• Given task: Reproduce the entries from the line containing "What amount of space is" through the line containing "Result: 6.84", with "amount" changed to "quantity" and nothing else altered.

• Material shown:
════════════════════

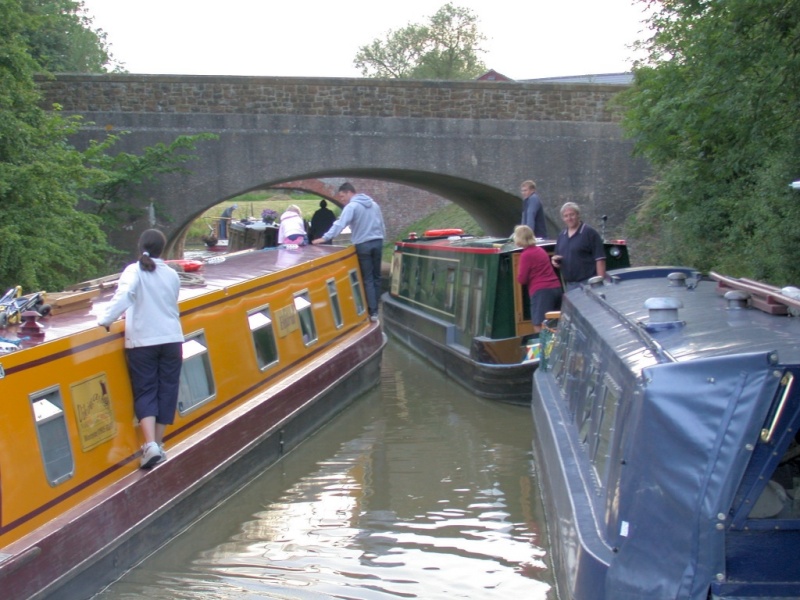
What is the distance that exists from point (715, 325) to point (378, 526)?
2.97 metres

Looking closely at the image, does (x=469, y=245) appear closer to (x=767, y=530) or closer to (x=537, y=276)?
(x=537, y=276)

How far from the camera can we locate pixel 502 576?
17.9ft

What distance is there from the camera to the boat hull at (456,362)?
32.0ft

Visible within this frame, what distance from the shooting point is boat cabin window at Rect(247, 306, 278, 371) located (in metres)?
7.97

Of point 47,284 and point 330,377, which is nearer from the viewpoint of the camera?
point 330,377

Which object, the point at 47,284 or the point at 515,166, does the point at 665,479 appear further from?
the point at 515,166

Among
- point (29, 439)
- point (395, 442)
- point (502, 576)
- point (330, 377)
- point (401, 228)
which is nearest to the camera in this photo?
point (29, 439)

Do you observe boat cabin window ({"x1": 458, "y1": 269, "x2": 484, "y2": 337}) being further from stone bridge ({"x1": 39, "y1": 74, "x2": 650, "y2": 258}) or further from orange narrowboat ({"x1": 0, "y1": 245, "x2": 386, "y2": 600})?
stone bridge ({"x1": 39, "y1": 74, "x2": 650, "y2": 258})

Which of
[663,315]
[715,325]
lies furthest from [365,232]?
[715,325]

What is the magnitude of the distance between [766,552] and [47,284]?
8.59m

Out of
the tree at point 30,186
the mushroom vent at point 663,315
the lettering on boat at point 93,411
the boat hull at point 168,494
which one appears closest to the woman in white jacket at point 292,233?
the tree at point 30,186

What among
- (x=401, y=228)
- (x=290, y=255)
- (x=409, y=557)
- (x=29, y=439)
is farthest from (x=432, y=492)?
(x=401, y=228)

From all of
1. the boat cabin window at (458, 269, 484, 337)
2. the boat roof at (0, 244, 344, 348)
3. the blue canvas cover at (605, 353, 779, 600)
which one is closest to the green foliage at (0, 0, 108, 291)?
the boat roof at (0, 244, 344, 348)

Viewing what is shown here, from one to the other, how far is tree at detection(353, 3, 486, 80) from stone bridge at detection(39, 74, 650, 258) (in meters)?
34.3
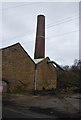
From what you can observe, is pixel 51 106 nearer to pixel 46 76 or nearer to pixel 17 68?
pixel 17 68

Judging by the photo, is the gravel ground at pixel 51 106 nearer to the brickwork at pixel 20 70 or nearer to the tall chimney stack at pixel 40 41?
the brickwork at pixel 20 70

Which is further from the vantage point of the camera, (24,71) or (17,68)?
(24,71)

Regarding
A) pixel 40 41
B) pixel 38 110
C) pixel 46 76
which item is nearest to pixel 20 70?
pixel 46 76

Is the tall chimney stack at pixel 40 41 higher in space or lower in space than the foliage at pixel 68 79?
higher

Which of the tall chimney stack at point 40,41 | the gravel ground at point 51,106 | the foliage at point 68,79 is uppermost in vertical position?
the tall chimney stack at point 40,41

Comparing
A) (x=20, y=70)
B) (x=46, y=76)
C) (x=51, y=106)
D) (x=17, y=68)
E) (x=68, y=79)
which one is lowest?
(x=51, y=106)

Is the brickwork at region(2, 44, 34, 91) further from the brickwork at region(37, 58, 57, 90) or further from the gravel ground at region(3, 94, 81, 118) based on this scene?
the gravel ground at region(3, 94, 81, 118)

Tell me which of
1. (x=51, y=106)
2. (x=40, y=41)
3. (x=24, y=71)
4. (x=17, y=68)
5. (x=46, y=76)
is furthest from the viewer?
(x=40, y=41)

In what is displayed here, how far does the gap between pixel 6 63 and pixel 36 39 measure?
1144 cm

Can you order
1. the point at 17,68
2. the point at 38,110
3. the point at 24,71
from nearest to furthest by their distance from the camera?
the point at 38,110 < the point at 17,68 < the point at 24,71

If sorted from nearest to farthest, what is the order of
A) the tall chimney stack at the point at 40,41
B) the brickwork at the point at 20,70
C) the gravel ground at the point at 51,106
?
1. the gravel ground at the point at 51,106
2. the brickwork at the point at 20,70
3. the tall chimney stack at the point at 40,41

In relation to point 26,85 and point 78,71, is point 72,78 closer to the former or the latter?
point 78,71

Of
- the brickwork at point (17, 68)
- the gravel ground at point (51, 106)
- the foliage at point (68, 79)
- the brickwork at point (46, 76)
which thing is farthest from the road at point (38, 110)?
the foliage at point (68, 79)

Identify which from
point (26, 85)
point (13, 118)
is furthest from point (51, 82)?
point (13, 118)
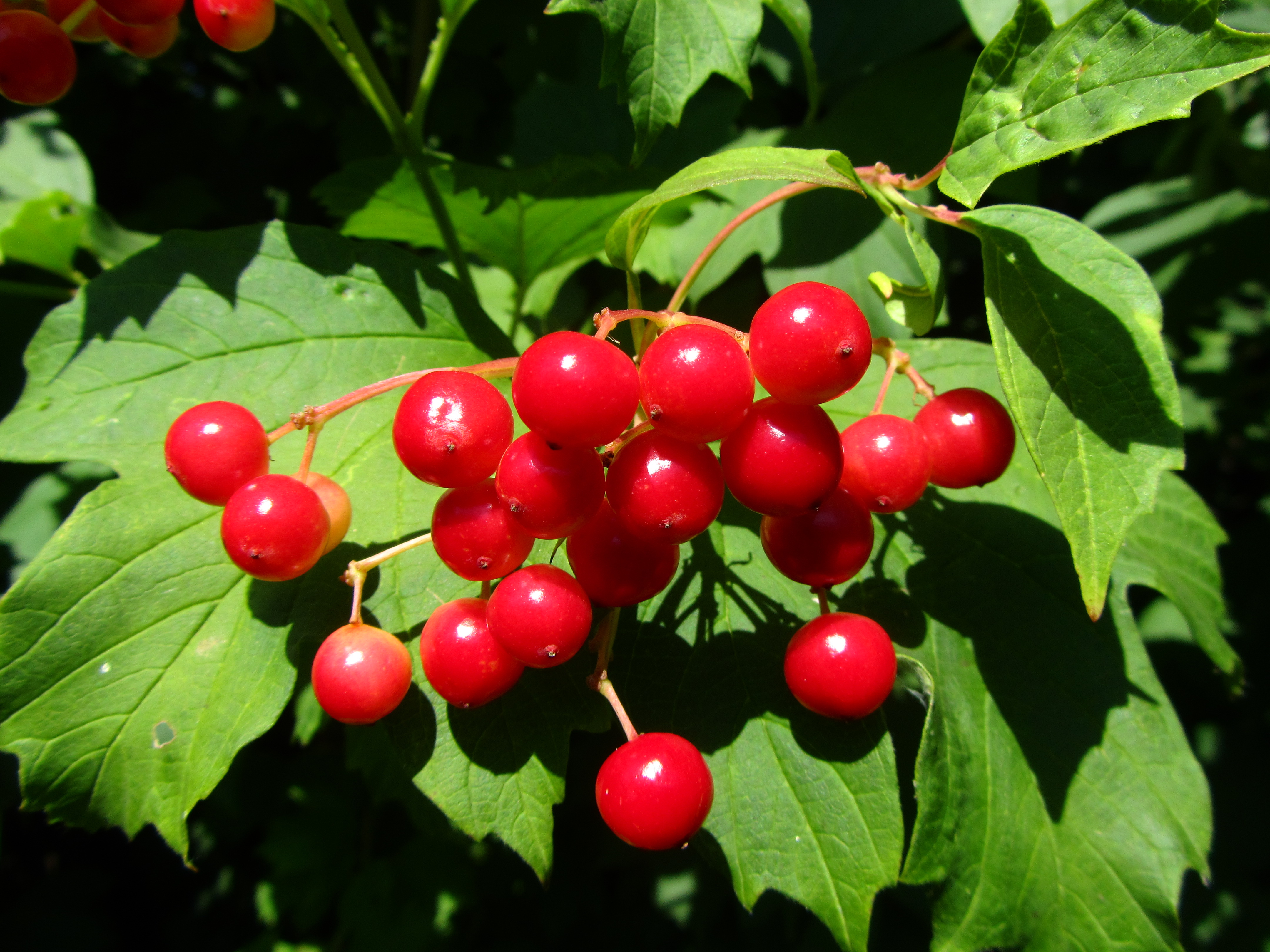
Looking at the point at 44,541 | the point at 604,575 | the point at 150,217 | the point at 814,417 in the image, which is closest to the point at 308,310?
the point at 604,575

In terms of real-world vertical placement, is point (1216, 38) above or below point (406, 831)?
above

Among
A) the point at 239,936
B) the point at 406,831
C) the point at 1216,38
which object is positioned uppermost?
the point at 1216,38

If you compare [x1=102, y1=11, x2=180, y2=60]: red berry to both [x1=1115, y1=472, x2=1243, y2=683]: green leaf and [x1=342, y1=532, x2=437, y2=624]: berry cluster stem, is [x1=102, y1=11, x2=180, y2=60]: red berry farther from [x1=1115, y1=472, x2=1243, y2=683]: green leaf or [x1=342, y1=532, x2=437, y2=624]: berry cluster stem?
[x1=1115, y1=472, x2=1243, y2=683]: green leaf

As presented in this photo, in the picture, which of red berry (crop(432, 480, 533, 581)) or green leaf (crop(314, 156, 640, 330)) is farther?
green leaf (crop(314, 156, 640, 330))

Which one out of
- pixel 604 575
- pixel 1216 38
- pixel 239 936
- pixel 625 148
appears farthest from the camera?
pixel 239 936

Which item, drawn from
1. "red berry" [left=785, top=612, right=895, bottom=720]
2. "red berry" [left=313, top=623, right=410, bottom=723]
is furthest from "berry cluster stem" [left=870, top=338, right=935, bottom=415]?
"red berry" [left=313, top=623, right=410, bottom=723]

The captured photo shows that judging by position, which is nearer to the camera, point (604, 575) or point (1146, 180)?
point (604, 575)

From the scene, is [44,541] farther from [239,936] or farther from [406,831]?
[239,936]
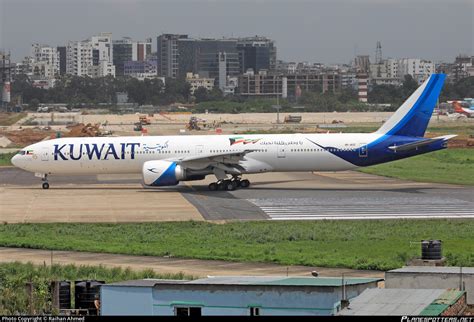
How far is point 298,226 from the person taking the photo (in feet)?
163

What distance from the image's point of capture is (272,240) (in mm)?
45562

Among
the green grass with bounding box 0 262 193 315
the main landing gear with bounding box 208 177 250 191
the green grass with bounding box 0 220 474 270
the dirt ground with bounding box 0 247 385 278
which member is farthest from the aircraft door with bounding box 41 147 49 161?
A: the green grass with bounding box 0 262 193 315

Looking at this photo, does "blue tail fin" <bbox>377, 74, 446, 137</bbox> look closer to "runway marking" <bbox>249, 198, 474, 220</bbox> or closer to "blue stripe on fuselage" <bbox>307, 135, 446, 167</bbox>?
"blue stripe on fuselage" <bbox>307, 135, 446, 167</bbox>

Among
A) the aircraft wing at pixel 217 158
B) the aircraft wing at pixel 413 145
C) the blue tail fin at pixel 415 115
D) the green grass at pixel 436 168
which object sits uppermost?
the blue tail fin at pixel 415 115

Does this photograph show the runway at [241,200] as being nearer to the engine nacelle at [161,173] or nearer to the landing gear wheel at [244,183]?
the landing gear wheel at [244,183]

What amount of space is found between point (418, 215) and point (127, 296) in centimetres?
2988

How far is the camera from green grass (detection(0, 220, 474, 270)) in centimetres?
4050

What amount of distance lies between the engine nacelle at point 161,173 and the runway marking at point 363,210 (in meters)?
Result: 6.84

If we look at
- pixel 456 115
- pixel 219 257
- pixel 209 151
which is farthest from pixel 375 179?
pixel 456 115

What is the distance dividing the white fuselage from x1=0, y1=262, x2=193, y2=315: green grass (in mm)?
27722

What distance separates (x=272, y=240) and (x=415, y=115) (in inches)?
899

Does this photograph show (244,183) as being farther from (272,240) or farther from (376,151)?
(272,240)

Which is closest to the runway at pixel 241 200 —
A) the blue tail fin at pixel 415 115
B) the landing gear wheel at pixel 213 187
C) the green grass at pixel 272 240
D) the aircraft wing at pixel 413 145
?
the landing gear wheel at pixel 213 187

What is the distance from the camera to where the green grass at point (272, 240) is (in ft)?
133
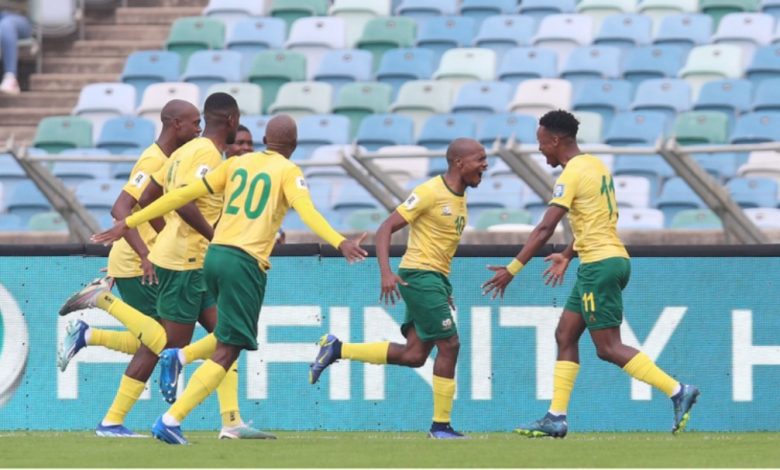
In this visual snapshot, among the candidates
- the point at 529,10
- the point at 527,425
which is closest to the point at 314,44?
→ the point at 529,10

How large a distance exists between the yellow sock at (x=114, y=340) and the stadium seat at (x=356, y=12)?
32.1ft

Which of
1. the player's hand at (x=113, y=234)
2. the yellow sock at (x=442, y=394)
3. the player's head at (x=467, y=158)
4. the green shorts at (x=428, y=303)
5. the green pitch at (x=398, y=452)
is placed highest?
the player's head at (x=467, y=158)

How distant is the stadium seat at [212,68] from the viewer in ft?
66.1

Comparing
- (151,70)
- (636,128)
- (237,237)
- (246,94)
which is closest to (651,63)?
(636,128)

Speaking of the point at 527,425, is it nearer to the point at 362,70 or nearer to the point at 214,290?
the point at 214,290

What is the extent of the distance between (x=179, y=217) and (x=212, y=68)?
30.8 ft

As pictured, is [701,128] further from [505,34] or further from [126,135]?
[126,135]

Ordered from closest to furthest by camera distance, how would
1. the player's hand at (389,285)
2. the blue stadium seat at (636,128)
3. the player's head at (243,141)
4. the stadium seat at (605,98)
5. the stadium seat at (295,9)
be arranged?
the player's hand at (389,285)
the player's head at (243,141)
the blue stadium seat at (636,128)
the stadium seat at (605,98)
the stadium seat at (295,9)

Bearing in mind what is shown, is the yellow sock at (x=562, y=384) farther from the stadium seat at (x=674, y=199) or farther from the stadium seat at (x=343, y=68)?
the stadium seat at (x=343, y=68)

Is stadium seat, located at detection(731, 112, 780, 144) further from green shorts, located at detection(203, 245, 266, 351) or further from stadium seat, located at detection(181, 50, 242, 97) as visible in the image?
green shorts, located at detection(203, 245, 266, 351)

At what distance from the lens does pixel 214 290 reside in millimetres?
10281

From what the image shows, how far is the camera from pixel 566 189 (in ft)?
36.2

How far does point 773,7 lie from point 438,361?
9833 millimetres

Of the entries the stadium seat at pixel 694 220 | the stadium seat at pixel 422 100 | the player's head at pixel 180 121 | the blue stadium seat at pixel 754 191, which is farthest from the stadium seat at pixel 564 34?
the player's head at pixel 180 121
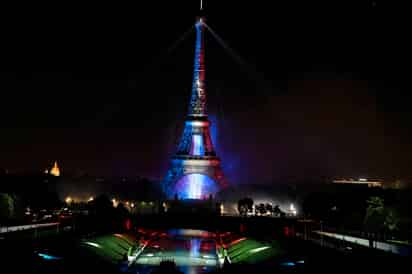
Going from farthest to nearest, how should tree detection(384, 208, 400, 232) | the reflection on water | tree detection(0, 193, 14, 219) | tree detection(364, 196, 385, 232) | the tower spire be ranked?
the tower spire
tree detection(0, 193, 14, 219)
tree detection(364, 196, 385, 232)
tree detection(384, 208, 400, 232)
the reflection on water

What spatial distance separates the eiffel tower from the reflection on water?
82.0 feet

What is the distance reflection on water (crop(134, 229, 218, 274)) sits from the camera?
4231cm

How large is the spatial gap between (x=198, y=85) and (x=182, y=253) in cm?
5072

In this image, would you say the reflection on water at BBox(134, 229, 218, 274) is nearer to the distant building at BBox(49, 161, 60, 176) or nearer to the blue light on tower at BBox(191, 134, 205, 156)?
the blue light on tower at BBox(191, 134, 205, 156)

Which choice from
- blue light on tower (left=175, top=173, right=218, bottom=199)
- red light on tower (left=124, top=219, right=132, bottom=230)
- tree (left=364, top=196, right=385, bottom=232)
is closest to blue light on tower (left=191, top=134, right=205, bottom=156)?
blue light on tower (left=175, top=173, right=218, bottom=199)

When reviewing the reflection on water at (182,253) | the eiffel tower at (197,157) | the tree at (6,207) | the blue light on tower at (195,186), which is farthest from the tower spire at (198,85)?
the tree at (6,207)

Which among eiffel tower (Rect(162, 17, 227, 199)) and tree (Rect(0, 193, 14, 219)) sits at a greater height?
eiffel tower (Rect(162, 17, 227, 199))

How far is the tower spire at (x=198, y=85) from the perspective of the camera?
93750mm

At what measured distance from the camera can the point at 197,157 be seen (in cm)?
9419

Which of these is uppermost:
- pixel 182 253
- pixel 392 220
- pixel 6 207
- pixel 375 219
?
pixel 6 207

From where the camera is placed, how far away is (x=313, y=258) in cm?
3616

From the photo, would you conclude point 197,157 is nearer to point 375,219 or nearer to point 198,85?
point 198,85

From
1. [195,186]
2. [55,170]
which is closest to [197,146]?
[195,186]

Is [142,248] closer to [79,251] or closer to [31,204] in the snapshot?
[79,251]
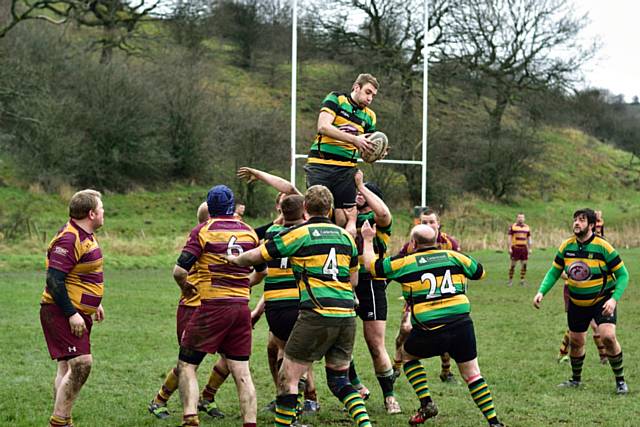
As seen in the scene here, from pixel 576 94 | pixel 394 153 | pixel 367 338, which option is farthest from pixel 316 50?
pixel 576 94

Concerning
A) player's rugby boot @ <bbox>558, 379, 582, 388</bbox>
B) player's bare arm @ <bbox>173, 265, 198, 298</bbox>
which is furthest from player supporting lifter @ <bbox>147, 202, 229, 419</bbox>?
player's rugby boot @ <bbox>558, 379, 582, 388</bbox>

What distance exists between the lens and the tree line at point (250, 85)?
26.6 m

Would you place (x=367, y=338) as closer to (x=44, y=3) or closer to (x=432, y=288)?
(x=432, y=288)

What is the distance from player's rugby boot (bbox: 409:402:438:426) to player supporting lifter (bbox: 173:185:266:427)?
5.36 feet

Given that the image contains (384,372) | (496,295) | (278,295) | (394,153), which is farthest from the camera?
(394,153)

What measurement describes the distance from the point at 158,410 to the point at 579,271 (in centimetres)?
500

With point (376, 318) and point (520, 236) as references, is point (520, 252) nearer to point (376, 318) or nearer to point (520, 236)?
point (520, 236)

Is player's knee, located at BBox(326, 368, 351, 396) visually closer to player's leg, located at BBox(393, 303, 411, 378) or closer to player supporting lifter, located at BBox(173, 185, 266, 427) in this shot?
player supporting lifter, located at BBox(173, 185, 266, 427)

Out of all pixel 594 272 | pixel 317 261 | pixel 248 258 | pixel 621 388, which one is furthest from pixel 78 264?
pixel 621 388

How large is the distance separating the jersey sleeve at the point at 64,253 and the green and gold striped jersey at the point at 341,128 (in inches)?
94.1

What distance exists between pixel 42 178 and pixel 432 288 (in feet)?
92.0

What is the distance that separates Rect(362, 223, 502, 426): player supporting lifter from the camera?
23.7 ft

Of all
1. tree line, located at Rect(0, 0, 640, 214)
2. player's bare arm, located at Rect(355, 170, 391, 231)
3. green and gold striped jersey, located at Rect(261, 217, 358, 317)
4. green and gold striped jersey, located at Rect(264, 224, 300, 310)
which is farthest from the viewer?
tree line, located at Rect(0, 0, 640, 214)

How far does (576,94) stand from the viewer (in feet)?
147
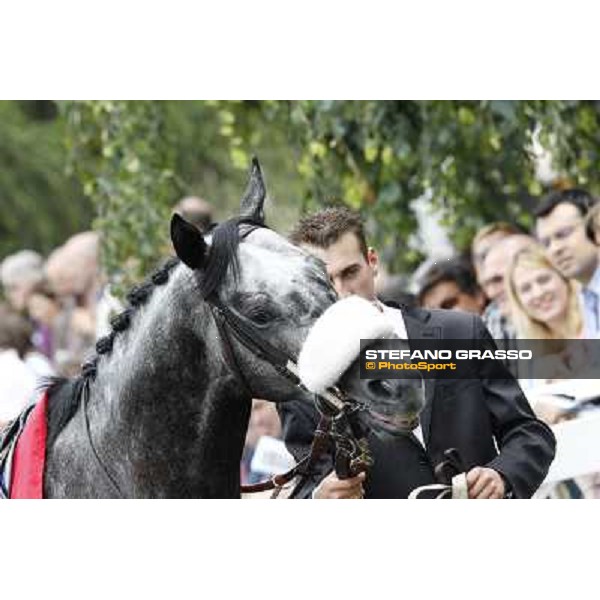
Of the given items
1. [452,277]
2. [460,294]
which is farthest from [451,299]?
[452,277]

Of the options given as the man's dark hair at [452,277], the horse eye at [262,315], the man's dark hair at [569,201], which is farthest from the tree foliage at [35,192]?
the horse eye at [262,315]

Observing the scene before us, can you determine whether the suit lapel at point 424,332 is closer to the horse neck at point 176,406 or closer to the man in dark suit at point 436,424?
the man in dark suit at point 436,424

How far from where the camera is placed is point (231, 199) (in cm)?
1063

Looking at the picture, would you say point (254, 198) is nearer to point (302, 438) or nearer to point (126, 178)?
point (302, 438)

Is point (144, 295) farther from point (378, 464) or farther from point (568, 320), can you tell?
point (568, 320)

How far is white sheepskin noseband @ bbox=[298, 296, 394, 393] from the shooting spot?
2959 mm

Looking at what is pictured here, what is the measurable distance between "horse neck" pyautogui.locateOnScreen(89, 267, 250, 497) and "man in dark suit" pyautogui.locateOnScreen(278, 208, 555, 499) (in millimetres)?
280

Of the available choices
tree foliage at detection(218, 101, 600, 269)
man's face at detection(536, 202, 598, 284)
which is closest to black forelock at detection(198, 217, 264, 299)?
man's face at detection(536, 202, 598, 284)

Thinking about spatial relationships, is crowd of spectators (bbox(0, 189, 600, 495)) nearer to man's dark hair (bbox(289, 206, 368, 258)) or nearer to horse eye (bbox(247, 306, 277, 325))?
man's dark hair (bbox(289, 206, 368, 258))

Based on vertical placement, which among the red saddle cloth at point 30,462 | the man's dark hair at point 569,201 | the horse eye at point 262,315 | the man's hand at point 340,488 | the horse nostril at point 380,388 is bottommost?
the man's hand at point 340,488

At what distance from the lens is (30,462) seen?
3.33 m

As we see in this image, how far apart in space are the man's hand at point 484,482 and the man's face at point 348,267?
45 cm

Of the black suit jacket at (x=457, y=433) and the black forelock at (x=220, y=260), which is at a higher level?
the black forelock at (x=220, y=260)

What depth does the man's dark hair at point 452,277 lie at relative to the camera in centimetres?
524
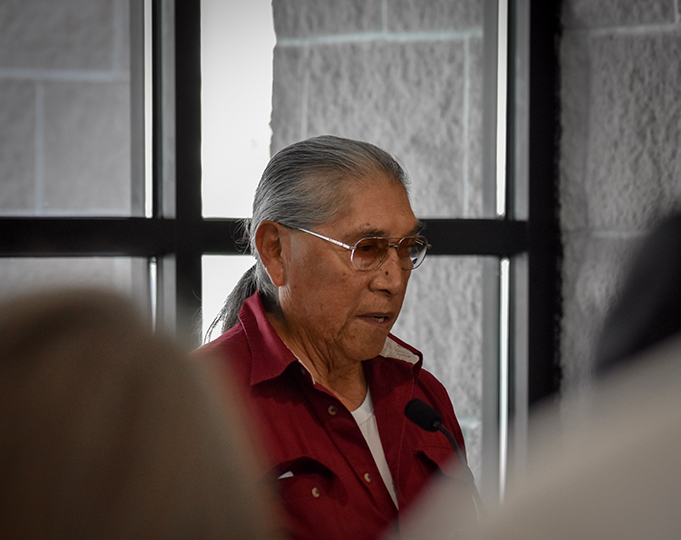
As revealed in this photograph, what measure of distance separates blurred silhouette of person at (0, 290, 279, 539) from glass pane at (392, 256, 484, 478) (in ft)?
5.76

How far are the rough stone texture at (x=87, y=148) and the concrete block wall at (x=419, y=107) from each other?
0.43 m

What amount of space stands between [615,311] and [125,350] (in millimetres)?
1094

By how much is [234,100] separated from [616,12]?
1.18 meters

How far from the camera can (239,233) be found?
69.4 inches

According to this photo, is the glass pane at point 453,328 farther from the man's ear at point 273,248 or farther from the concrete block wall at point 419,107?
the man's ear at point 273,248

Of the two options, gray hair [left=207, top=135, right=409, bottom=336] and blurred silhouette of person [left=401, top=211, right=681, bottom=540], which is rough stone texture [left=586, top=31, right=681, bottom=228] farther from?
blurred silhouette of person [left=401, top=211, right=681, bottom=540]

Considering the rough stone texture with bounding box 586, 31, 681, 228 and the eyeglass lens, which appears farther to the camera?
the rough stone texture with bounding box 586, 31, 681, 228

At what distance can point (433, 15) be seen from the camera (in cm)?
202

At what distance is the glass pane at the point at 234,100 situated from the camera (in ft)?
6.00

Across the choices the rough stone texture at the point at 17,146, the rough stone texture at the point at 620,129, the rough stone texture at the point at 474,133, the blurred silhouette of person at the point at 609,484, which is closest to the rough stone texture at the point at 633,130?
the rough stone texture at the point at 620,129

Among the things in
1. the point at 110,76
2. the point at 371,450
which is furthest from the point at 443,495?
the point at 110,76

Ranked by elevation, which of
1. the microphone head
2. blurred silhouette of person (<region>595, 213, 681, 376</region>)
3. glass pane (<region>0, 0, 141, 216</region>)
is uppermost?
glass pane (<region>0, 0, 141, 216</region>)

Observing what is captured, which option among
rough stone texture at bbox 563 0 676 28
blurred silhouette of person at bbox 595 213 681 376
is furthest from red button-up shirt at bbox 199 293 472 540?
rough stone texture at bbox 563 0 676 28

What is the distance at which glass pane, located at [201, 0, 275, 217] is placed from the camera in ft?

════════════════════

• Complete response:
What quantity of space is found between point (418, 215) and point (127, 296) in centimetres?
2988

How far is the camera from green grass (detection(0, 220, 474, 270)) in centimetres?
4050

What quantity of distance lies between the engine nacelle at point 161,173 and the runway marking at point 363,210 (in meters)?
Result: 6.84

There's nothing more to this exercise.